• ITEMS
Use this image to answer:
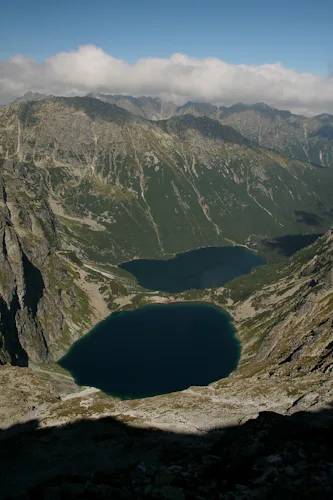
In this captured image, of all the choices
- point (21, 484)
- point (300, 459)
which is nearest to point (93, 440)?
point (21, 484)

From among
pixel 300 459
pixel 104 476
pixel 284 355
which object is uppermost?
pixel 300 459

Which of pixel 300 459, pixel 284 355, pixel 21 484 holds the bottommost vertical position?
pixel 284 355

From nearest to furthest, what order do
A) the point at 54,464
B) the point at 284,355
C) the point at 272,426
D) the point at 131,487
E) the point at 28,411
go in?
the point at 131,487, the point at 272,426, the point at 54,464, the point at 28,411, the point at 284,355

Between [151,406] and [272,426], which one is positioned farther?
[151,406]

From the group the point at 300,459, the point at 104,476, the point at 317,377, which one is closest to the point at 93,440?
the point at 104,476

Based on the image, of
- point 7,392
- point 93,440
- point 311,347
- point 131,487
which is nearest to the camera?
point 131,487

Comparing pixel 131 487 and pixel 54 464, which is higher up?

---

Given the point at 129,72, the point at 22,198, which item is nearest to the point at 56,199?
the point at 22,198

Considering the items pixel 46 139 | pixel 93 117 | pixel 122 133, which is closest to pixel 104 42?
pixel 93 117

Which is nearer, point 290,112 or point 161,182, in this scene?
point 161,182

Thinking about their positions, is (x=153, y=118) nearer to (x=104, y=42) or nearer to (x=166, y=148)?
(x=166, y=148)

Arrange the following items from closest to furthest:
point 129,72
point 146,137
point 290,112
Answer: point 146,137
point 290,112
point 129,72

--

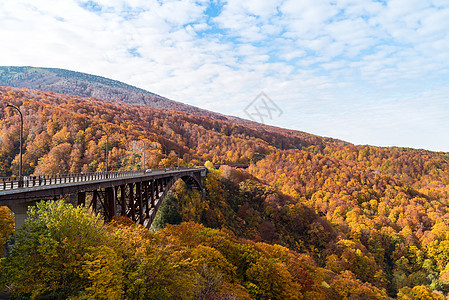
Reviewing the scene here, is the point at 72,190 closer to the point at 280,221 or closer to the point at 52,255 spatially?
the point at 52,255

• GIVEN EXERCISE
Copy the items verbatim, beginning at the line that contains "From the group" and stopping after the line that contains "Comparing pixel 131".

• THE SOLUTION
From the group the point at 300,459, the point at 104,476, the point at 317,377, which one is closest to the point at 93,440?
the point at 104,476

Based on the image, of
- point 7,392
- point 93,440
- point 311,347
- point 131,487
which is nearest to the camera?
point 131,487

Comparing pixel 131 487 and pixel 54 464, which is higher up?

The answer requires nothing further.